WORK TASK: In the passage on technology and song lyrics, list every example it gives of the "black mirrors" that surround us.

SOURCE PASSAGE:
____

Our current technological age didn’t invent sexual exploitation, but it has certainly normalized it. Pornography is as easy as a point and click. You don’t even have to pay for it. Opinions on the societal effects of pornography run wide. Say what you will about it, my personal experience found it addictive, wreaking havoc on intimacy in my close relationships, setting unrealistic standards for my future wife, and seeding a exploitative mindset across all my relationships with women. In other words, it destroyed everything in its path. A hurricane without hyperbole. And, refreshingly, the band seems to agree.
I thought I knew you / You thought you knew me / But now that you do / It’s not so easy now … Little boys with their porno / Oh, I know they hurt you so / They don’t know that we know / Never know what we know … I know I hurt you / I won’t deny it / Yeah, something’s wrong / Little boys with their porno / Makes me feel like something’s wrong with me.
We Used To Wait
Another prophet of our times said, “The waiting is the hardest part.” If modern technology has taught me anything, it’s that Tom Petty might have undersold it. Waiting’s not only hard, it’s downright grueling. As I write this, my internet connection is cutting in and out. And it’s pissing me off. Why? Because I don’t feel like I have 15 seconds to spare to wait for it to reconnect. And yet, there was a time when waiting was a natural part of life. In this song, the band recounts a childhood romance before instant messaging, texts, or FaceTime. How did they stay in touch? Writing letters. And over it all settled an air of freedom, creativity, and anticipation that came from simply having to wait in a world with Insta-nothing.
Standout Lyrics: I used to write / I used to write letters / I used to sign my name / I used to sleep at night / Before the flashing lights settled deep in my brain / We used to wait / We used to waste hours just walkin’ around / We used to wait / Now our lives are changing fast / Hope that something pure can last.
Black mirrors—or screens—are all around us. Phones. Tablets. Television. Computers. Even the self-check line at Kroger. In many ways, I find myself choosing interaction with screens much more than I do actual, flesh-and-bone, people. And when I step back and question that, I find it a bit disconcerting. Technology can certainly be used for incredible good. But I mostly find myself using it to avoid people. It’s faster. Easier. Less messy. But in choosing technology over people, I sacrifice a piece of my humanity. It’s our shared experiences that bring us together. It’s in picking up a conversation with a stranger that we find an unexpected joy. It’s in looking another person in the eye that I get glimpses of the fingerprint of the divine. Our black mirrors will only reflect the same back to us—empty, meaningless, blackness.
Standout Lyrics: The black mirror knows no reflection / It knows not pride or vanity / It cares not about your dreams / It cares not for your pyramid schemes
Here’s the deal: I’m more than happy to share some sweet tunes with you. But I hope these songs prompt you to do more than just listen. I hope they drive you to try something new. When I get home from work, I’ve been putting my phone on a desk in the back office. Why? Because if it’s in my pocket, I’ll inevitably ignore my wife and kids. When I’m in the car, waiting for my wife to finish some shopping, I’m trying hard not to pick up my phone and scroll. Why? Because I want to be comfortable enough with myself to be alone with my thoughts. I’ve been going to bed earlier and skipping a little Netflix binging. Why? Because rest is more important than my desire to be endlessly entertained.
I’m no superstar. Just a normal guy, trying to pay attention to the prophets. And if you’re up for a challenge, I invite you to join me.

____

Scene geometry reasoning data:
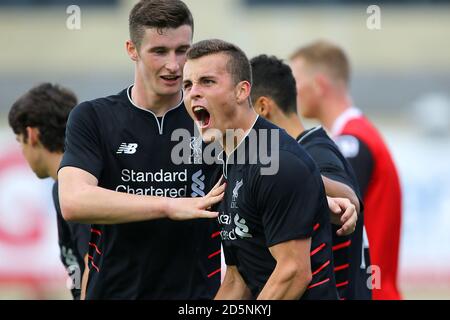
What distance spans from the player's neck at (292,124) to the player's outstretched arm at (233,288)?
3.74 ft

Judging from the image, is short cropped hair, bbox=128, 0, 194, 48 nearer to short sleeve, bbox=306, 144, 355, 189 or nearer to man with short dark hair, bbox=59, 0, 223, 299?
man with short dark hair, bbox=59, 0, 223, 299

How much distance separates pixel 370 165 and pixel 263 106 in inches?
57.2

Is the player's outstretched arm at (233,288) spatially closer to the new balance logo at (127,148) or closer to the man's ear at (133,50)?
the new balance logo at (127,148)

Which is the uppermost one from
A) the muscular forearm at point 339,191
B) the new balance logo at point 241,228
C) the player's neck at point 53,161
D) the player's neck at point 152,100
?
the player's neck at point 152,100

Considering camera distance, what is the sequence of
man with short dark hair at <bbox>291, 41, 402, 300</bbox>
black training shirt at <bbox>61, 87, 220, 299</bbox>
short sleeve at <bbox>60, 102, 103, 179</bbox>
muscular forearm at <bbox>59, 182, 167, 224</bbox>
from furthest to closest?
man with short dark hair at <bbox>291, 41, 402, 300</bbox> < black training shirt at <bbox>61, 87, 220, 299</bbox> < short sleeve at <bbox>60, 102, 103, 179</bbox> < muscular forearm at <bbox>59, 182, 167, 224</bbox>

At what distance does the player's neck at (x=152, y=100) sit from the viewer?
498cm

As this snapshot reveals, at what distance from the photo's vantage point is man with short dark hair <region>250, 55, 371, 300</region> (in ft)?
16.7

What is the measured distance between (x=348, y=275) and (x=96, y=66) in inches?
563

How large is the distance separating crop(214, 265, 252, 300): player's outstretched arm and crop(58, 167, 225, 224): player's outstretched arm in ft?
1.46

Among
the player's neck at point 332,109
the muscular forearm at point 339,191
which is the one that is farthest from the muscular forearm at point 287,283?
the player's neck at point 332,109

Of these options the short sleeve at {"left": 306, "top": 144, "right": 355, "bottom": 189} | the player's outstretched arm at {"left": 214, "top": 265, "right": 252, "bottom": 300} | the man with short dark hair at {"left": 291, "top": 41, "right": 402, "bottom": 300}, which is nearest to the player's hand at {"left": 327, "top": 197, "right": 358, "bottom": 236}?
the short sleeve at {"left": 306, "top": 144, "right": 355, "bottom": 189}

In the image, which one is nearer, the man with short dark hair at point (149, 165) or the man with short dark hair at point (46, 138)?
the man with short dark hair at point (149, 165)

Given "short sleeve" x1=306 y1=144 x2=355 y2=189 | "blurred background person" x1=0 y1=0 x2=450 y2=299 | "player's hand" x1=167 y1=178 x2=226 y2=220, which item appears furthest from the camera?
"blurred background person" x1=0 y1=0 x2=450 y2=299

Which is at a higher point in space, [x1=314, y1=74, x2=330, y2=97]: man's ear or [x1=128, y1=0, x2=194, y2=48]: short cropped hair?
[x1=128, y1=0, x2=194, y2=48]: short cropped hair
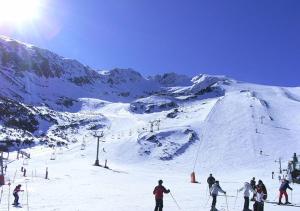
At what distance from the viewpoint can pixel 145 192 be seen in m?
37.2

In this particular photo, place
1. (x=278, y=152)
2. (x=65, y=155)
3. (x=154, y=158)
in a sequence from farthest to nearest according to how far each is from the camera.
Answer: (x=65, y=155), (x=154, y=158), (x=278, y=152)

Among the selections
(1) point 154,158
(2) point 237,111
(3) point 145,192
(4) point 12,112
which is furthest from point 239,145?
(4) point 12,112

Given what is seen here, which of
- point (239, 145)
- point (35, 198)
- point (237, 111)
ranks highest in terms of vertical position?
point (237, 111)

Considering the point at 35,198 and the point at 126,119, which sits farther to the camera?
the point at 126,119

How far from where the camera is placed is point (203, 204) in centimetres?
2953

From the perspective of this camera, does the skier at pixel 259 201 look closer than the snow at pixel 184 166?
Yes

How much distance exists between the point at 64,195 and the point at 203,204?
10.3m

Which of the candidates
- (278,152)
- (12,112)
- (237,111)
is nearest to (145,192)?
(278,152)

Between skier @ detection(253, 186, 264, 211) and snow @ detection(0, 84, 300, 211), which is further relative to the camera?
snow @ detection(0, 84, 300, 211)

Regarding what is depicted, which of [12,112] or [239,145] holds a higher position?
[12,112]

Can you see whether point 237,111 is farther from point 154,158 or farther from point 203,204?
point 203,204

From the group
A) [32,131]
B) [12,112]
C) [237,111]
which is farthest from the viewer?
[12,112]

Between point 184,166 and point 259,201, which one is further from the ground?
point 184,166

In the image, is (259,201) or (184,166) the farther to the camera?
(184,166)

____

REPLY: Phones, tablets, television, computers, and the self-check line at Kroger.